2) The boys are inevitably forcing some of the girls ‘to drink’. If it turns out that it’s a girl like me who says ‘I’ll have a whiskey and water, please’, you are greeted with shock and awe. Which then makes me feel rather embarassed because me feel like I’m only drinking ‘the hard stuff’ in order to impress when actually I stopped doing that when I was 20 and I actually do like whiskey simply because it doesn’t give me a hangover.
3) Games are played. Whatever happened to just chatting? Sure, it’s fun to ocassionally have games at a party but everytime? To make things worse, this time it was Truth and Dare. Really, this is something we used to play when we were in school and it generally ended with some dramatic revelation such as someone kissing someone else’s boyfriend and then nobody would be talking to each other for two weeks. Because we are no longer schoolgirls at a sleepover, it tended towards dares of the equally childish variety such as ‘pretend to be a homosexual’ or ‘seduce someone else’s wife’ or ‘sing a song’. Thanfully, everyone got bored before my turn came.

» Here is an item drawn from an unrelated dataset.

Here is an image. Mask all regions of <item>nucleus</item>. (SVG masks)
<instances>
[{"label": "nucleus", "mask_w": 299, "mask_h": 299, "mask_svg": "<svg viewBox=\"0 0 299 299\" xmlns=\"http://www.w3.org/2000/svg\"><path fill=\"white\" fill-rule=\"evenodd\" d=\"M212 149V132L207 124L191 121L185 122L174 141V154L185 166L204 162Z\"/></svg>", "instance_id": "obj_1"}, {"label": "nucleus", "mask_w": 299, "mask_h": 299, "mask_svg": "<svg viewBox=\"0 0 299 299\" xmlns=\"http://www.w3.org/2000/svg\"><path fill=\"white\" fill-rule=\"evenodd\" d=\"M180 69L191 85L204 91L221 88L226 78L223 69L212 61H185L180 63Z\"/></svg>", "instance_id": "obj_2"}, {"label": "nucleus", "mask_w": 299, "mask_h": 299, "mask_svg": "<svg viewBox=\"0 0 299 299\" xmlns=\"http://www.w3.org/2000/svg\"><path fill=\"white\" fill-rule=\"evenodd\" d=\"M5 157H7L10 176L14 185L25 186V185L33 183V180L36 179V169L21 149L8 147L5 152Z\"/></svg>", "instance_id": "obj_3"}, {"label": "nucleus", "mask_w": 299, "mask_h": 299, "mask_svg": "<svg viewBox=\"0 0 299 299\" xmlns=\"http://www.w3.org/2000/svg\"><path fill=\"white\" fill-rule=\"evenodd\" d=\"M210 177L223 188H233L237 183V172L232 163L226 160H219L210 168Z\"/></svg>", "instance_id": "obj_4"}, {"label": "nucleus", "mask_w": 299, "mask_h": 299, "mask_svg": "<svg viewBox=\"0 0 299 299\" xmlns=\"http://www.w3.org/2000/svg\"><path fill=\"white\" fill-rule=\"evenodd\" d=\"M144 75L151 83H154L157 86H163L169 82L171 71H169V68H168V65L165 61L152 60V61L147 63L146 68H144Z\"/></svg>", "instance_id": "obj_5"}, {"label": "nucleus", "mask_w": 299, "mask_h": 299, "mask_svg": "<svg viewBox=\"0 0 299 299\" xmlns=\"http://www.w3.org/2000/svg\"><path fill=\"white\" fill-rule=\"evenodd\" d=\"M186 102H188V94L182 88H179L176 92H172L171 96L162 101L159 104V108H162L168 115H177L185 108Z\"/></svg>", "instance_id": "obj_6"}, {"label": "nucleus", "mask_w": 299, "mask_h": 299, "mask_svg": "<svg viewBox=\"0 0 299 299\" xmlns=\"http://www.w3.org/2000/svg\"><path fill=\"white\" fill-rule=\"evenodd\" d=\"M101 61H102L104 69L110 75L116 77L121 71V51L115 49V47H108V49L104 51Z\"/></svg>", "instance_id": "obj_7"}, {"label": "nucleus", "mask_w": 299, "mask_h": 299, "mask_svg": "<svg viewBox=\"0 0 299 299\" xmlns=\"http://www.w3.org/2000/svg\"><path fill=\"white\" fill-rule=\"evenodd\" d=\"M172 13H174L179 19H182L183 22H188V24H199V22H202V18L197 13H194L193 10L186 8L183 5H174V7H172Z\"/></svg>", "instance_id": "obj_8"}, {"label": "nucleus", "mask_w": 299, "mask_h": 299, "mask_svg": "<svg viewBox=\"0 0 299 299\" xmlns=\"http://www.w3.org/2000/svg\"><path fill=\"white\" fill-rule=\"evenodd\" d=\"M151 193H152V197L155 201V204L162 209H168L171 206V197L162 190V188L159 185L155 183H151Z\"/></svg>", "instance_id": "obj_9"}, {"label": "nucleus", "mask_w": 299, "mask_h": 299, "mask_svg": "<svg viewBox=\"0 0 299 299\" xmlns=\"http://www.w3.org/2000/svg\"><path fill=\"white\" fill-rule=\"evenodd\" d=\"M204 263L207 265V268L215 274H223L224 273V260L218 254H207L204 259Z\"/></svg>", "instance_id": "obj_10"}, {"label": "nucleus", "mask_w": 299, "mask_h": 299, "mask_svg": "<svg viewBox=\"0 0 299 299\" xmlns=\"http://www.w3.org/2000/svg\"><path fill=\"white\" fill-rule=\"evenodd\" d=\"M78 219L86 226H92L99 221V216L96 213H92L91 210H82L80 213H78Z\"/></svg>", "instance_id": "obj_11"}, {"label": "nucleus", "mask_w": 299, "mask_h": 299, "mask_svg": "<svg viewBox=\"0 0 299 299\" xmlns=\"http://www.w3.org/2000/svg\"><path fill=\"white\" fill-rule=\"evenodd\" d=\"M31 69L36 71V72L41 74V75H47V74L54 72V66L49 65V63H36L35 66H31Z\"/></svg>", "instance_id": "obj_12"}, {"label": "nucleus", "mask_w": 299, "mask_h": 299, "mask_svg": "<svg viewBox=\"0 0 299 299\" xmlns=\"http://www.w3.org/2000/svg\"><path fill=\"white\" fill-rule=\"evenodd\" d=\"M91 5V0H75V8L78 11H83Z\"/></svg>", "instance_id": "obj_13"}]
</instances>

4) Hindi is spoken and those who do not speak Hindi are giggled over and in this case requested to ‘sing a song in Hindi’ or asked if ‘they have ever heard this song before’.
5) A confluence of 3) and 4) occurs when the party degenerates into antakshari. People who actually dare to have a separate conversation while the others are singing are frowned at.
6) Someone generally gets pissed drunk and is bordering on hitting on someone else’s wife. Unlike at a gweilo party where the wife of the drunk guy is likely to throw a hissy fit and walk out with her husband sheepishly following, here both women – the wife and the object of generally unwanted attention – discreetly pretend this is not happening at all.
7) At some point a ‘serious issue’ will be discussed. But the discussion is so mediocre that I am disinclined to participate in it. Classic examples are the Ellen DeGeneres show and how she is *gasp* “a LESBIAN” *snigger* (homophobia is always making an appearance because suddenly upper middle class Indians are being forced to confront it), molestation of women on New Year’s eve and the Shiv Sena’s defence of it, the ‘bad message’ in Rang De Basanti.
8) Everyone says goodbye for 200 minutes.
The end.*
*I know, I know – I’m being a bit of a bitch. As advised by Curly, I should not attend these gatherings at all. Especially since I am very lazy about inviting people over myself and in the case of most of these people, do not like them enough to overcome my laziness. Despite everything though, it wasn’t a half-bad way to spend a Saturday evening.